PROBLEMS AND TASKS:
(A) Decide whether each statement below agrees with the guest post on fruit and vegetable purchasing, answering yes or no and quoting the deciding words of the post exactly: (i) The 2009 report found that fewer American adults meet vegetable recommendations than meet daily fruit recommendations. (ii) The University of Leeds team evaluated 494 articles drawn only from the UK. (iii) The post says people rarely buy food on nutritional grounds alone.
(B) Carry on the guest post about fruit and vegetable purchasing, starting right after its final sentence.
BEGIN READING TEXT
This is a guest blog post by Eve Pearce:
Overcoming Barriers to Fruit and Vegetable Purchasing to Increase Consumption
A 2009 report by the Centers for Disease Control and Prevention highlighted that only a third of American adults meet recommendations for daily fruit intake and even less for vegetables.
This is despite widespread delivery of the message that we need to eat more of this important food group. Food choices are complex and rarely do people make a purchase based on nutritional considerations alone; fruit and vegetables are no exception.
Knowledge of the factors influencing people’s purchasing of fruit and vegetables isn’t just important to those working within the area of health promotion. It’s also relevant to those within the fruit and vegetable industry, who also have a role to play in increasing the nation’s intake of their produce.
From this, it’s possible to identify how these barriers can be overcome through the use of practical measures that have the potential to influence fruit and vegetable consumption.
A good overview of this subject was published by a team at the University of Leeds in the UK in 2002, which evaluated 494 global articles relevant to factors influencing fruit and vegetable intake. This highlighted a number of common themes that had been consistently shown to impact on someone’s choices in relation to fruit and vegetables. Since then further research has added to our knowledge of the subject. Here we take a look at these influencing factors and suggest the application of this knowledge for increasing purchasing by the public.
END READING TEXT
BEGIN DATA LISTING
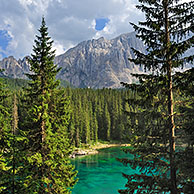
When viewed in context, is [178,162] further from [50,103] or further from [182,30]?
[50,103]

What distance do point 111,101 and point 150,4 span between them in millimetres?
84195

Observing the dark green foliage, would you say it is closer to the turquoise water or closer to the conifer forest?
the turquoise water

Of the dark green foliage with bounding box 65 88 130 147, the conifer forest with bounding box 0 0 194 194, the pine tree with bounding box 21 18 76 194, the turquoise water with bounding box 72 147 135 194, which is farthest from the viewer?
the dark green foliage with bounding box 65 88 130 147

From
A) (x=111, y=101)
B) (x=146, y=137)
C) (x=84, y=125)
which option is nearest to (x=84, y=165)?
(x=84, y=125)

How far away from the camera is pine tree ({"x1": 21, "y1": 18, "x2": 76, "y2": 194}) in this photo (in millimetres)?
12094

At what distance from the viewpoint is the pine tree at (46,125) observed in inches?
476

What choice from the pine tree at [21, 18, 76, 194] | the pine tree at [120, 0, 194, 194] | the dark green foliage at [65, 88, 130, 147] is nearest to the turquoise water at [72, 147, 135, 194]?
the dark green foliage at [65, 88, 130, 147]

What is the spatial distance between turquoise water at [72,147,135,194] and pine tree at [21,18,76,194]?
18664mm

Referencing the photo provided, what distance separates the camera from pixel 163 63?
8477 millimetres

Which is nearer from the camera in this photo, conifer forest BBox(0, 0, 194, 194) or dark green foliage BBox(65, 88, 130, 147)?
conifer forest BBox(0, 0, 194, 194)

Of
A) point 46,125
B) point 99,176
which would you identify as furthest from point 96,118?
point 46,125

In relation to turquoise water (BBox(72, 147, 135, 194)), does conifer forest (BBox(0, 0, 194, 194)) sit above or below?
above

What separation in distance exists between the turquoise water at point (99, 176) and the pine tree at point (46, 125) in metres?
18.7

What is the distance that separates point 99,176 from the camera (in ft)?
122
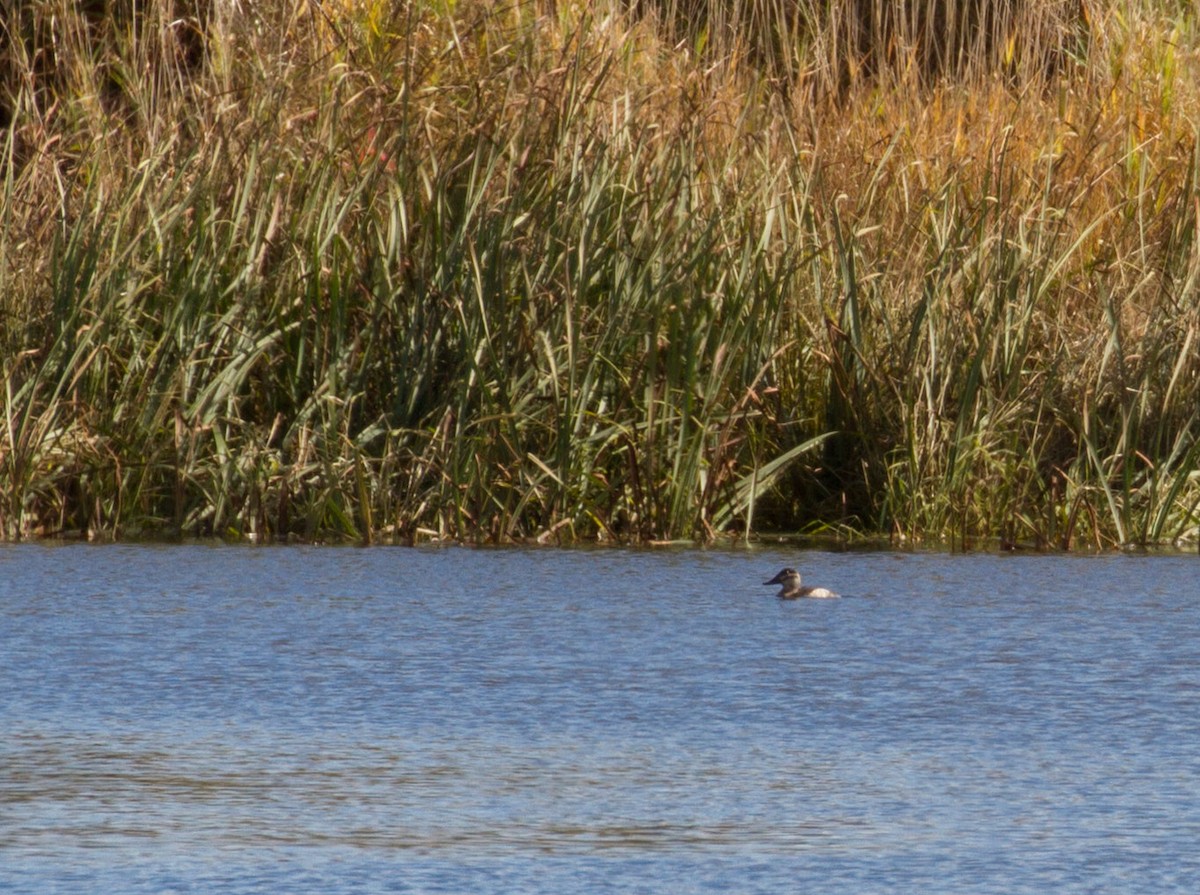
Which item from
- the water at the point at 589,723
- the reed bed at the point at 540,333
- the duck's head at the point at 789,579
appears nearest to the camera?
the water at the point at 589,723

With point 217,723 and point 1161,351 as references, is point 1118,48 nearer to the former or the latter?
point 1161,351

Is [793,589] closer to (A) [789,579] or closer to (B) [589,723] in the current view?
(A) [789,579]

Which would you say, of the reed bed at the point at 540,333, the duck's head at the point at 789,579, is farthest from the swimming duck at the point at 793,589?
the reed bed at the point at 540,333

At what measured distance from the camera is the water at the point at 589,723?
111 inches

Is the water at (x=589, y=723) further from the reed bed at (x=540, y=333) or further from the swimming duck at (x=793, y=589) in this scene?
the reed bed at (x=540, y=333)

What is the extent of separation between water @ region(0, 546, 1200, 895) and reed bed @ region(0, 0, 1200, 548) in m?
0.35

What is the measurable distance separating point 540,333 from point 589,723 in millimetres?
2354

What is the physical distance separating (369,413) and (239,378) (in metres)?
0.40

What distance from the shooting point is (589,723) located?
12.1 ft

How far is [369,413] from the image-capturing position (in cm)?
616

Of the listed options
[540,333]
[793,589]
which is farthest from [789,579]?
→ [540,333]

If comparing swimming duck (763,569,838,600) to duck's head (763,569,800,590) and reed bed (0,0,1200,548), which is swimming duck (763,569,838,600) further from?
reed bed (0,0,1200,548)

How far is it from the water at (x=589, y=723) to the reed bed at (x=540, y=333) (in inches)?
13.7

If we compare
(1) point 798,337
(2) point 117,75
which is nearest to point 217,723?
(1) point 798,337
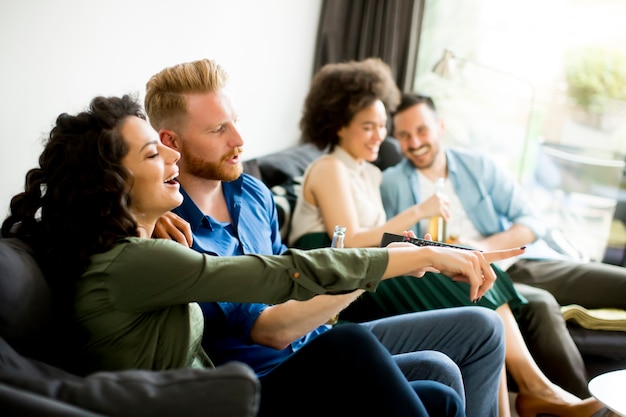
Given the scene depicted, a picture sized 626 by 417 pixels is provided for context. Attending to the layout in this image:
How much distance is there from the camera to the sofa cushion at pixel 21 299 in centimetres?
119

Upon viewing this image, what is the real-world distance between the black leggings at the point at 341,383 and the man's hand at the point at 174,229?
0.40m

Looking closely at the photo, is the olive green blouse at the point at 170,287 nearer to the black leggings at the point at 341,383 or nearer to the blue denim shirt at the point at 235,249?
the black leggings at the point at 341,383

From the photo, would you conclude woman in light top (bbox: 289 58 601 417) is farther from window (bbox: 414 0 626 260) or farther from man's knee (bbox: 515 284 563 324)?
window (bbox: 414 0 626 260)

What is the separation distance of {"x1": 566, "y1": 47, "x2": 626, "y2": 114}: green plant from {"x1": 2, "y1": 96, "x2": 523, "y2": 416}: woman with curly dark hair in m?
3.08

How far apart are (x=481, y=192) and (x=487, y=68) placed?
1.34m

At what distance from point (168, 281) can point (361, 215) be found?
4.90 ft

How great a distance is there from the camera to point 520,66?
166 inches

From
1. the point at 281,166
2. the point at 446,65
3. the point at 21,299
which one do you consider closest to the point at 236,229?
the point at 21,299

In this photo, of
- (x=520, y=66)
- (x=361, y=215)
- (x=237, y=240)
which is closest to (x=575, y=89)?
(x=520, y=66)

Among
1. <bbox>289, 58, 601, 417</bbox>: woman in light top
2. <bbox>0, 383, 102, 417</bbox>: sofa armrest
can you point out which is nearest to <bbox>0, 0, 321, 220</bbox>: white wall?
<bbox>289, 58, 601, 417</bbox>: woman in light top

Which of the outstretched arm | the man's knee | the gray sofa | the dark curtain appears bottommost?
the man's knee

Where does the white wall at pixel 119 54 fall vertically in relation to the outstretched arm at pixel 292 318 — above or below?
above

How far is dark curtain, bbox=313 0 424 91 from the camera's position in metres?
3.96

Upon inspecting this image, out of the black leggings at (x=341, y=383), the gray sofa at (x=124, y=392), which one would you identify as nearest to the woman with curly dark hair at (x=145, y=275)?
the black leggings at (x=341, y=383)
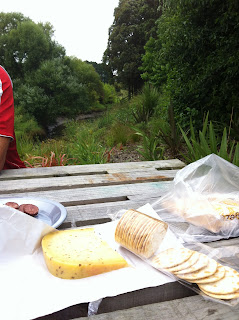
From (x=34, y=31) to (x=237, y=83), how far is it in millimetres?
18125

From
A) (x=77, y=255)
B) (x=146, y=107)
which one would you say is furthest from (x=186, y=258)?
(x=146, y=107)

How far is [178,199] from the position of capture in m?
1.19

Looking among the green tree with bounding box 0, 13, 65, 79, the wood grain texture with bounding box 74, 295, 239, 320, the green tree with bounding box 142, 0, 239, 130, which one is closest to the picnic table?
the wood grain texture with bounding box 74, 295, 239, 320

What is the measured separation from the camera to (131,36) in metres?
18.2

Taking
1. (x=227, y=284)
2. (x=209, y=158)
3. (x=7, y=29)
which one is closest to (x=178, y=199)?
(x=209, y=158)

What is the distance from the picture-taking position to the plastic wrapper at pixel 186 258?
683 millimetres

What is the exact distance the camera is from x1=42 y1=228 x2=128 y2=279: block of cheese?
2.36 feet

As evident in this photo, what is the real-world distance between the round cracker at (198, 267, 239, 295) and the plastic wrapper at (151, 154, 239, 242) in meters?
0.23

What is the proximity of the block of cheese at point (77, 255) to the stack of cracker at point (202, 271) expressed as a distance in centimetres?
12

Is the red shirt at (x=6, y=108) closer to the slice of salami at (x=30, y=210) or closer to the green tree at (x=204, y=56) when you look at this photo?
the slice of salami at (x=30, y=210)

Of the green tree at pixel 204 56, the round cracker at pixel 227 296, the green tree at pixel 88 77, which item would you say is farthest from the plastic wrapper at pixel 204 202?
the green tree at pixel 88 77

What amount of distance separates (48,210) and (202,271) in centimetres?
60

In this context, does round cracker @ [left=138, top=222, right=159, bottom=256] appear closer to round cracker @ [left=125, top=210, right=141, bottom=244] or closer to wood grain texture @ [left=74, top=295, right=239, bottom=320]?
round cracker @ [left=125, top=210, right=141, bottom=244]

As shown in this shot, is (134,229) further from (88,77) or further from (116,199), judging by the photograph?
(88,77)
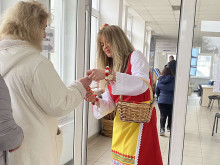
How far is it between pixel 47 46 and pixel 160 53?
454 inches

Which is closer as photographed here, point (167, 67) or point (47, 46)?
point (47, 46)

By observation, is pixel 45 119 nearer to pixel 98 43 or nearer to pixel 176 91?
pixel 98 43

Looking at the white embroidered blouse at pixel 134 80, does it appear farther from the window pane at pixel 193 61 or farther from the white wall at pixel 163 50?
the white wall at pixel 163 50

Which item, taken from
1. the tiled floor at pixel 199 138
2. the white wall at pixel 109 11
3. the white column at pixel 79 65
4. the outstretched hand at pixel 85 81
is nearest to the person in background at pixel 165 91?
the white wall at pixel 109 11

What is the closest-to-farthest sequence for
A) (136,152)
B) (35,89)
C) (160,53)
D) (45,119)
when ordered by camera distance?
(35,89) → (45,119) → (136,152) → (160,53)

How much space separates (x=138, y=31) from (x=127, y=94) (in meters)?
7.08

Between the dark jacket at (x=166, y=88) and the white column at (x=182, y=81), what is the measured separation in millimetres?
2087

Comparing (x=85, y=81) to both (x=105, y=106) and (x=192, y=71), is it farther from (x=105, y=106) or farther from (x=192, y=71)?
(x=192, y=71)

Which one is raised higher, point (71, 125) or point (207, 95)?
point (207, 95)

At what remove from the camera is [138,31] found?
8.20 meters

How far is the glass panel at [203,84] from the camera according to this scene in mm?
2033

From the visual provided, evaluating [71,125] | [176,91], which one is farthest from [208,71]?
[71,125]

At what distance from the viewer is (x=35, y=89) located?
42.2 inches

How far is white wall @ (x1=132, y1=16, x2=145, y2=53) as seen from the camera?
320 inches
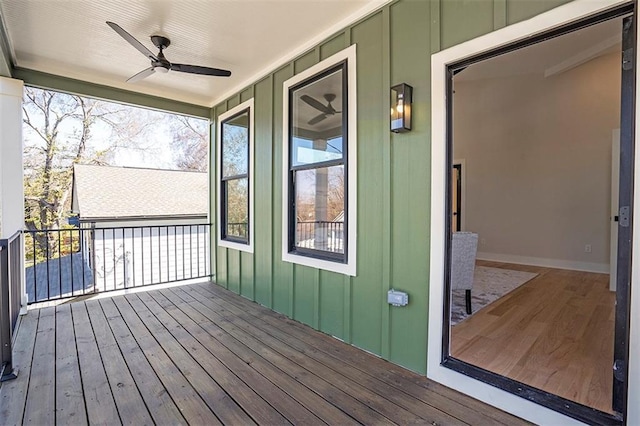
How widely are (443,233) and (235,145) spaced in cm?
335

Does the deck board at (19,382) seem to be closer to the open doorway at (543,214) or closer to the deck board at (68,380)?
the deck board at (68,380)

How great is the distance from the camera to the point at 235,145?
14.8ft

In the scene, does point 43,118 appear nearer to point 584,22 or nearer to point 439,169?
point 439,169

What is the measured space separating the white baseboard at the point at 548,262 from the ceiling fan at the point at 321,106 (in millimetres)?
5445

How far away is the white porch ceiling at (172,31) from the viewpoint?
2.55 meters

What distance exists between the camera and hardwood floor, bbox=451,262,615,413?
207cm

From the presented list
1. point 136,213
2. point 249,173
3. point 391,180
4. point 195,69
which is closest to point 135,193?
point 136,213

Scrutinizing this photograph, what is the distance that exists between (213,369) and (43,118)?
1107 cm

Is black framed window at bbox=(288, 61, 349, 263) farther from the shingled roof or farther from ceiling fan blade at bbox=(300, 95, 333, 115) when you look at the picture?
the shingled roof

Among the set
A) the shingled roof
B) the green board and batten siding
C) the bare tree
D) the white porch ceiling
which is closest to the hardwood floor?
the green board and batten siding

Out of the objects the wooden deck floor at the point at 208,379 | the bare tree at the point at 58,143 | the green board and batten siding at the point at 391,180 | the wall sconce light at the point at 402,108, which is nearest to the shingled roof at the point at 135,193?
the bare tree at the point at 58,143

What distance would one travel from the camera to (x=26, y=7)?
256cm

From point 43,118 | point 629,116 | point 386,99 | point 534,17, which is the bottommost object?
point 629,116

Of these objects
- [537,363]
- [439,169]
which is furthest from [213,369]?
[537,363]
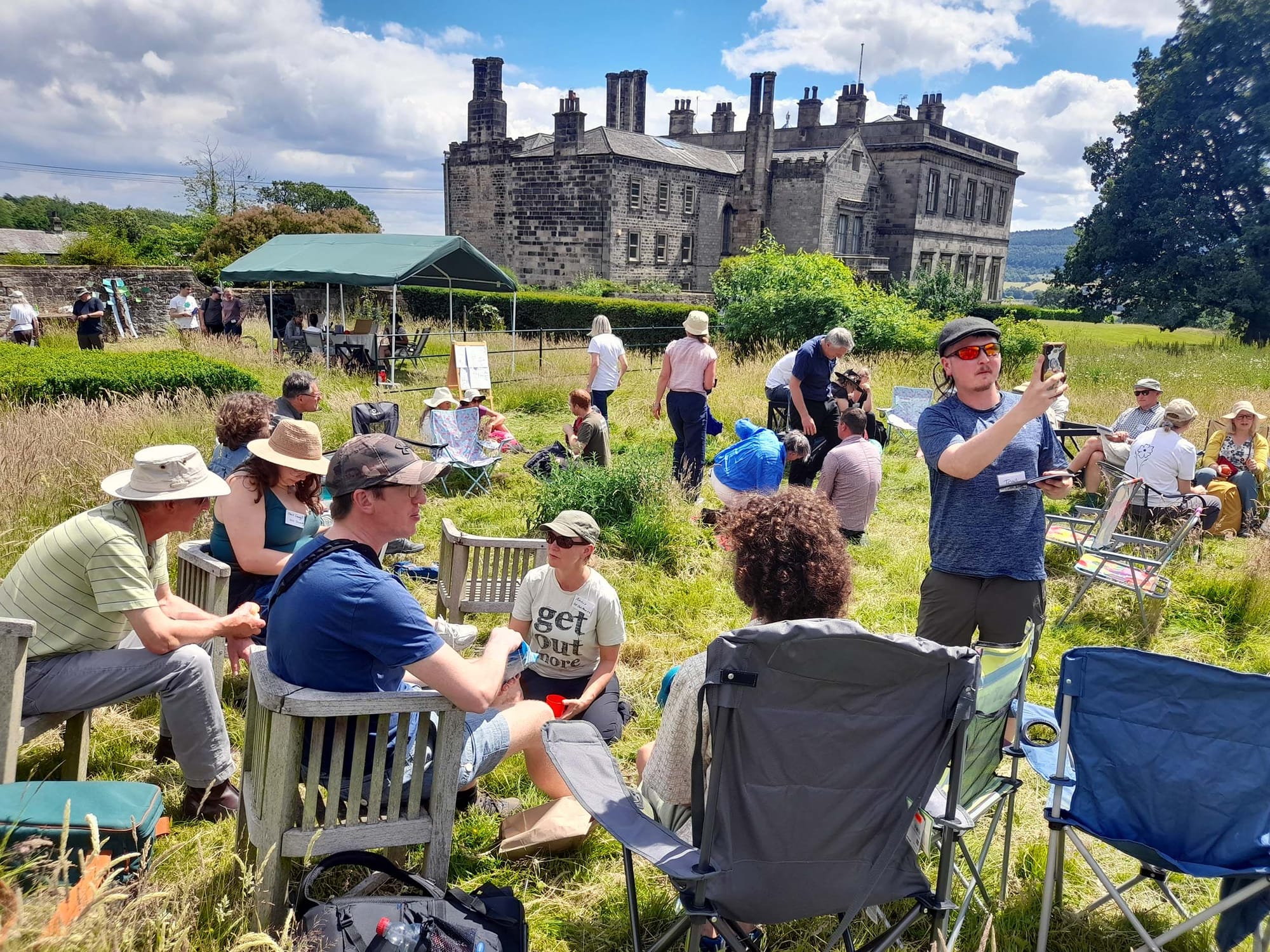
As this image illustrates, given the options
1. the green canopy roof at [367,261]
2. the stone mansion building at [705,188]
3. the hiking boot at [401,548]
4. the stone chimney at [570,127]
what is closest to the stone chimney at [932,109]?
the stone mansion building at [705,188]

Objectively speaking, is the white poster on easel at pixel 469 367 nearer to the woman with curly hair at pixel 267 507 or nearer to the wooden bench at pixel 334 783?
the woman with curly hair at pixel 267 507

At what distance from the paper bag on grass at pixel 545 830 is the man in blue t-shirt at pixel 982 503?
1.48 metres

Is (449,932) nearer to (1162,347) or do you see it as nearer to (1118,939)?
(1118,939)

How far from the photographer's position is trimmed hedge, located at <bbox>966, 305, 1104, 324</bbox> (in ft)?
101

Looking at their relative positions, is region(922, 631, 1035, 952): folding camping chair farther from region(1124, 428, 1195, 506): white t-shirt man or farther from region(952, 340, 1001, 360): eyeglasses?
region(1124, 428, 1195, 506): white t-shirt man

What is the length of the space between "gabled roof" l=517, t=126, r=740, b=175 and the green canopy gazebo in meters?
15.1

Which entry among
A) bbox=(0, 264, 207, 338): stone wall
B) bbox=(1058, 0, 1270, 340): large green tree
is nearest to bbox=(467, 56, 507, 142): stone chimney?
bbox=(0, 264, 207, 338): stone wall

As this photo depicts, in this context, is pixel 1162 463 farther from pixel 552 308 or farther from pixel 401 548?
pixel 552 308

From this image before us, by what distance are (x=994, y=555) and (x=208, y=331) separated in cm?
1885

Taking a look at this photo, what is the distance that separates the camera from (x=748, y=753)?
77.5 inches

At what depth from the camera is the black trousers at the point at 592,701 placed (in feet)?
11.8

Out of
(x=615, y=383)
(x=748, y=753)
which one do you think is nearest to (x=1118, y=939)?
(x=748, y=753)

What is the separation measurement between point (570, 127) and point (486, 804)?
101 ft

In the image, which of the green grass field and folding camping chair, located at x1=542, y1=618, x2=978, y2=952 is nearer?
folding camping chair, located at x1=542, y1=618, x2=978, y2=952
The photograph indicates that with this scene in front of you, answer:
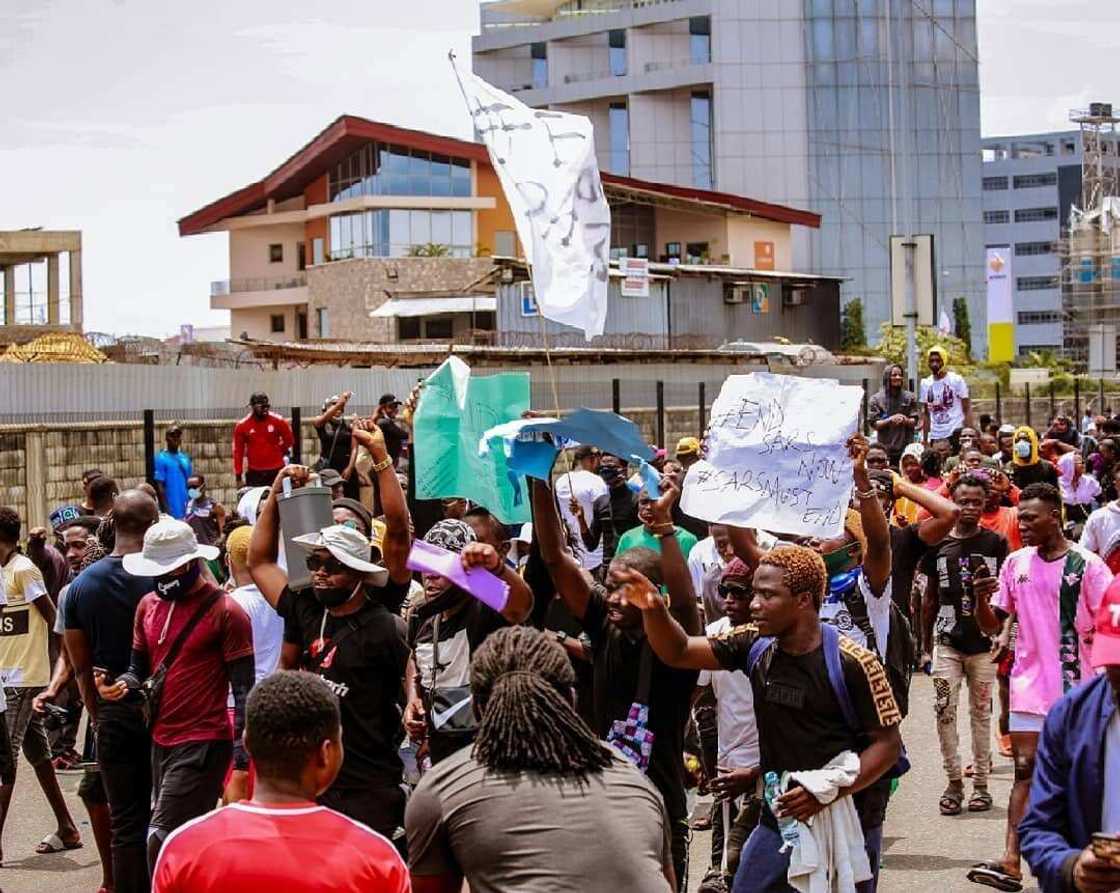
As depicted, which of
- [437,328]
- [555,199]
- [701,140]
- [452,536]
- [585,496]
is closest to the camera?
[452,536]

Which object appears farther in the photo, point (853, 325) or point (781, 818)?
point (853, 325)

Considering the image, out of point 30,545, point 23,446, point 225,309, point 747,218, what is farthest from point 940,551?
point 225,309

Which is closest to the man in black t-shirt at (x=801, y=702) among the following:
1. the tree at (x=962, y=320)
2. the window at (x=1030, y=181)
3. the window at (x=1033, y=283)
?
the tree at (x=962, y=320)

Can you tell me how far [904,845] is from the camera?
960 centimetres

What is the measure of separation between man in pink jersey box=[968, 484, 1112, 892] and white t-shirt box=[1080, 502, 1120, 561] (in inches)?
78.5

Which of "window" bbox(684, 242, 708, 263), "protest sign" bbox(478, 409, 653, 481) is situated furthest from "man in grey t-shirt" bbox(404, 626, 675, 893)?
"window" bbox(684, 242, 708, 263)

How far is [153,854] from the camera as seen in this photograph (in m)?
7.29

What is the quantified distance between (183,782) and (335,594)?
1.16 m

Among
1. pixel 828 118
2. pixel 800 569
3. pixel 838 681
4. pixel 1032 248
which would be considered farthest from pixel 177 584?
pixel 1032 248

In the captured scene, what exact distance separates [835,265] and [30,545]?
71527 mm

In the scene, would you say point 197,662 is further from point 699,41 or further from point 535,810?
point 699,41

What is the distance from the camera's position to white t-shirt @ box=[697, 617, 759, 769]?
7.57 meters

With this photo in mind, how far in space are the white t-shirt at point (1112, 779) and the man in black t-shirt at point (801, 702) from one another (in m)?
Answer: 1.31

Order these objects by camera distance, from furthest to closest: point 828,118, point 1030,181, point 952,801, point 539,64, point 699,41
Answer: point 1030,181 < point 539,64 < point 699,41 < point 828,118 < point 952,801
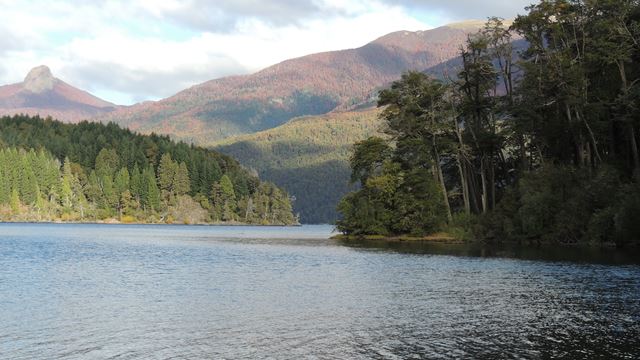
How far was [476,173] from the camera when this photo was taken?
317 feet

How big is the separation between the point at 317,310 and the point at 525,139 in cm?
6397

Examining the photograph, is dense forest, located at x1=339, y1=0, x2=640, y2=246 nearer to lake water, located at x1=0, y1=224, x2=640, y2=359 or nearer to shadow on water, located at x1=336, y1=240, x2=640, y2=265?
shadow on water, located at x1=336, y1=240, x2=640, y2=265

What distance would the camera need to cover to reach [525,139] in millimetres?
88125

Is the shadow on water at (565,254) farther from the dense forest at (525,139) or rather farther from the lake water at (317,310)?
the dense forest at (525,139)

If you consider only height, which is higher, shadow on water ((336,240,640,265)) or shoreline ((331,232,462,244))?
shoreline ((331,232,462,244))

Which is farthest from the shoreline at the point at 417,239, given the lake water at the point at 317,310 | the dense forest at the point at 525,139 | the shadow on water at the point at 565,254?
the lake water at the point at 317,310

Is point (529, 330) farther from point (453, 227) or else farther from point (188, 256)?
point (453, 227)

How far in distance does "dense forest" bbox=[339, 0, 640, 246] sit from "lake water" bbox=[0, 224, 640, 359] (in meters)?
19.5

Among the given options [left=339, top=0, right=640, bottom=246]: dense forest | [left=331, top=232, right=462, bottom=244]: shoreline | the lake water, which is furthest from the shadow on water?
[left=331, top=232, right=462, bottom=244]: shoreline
END DATA LISTING
ANSWERS TO THE PROBLEMS:
(A)
(i) Yes: "only a third of American adults meet recommendations for daily fruit intake and even less for vegetables"
(ii) No: "evaluated 494 global articles relevant to factors influencing fruit and vegetable intake"
(iii) Yes: "rarely do people make a purchase based on nutritional considerations alone"

(B)
With those on the lowest incomes, price is the most important factor influencing the purchase of fruit and vegetables. Indeed a recent Dutch study showed that when 50% discount coupons were provided to be redeemed against fruit and vegetables, this increased the amount bought each fortnight in comparison to the provision of extra nutrition advice, which had little impact.
With imported goods available all year, consumers have perhaps forgotten which fruit and vegetables are in season at any particular time. Use of seasonal crops grown close to home offers far better value for money to consumers, allowing them to purchase more fresh produce on each trip to buy their groceries. Education of consumers on this point, therefore offers great potential to boost fruit and vegetable consumption. This is particularly relevant to people within lower socioeconomic groups who are statistically more likely to suffer chronic diseases such as heart disease and cancer, for which fruit and vegetable intake can offer a degree of protection.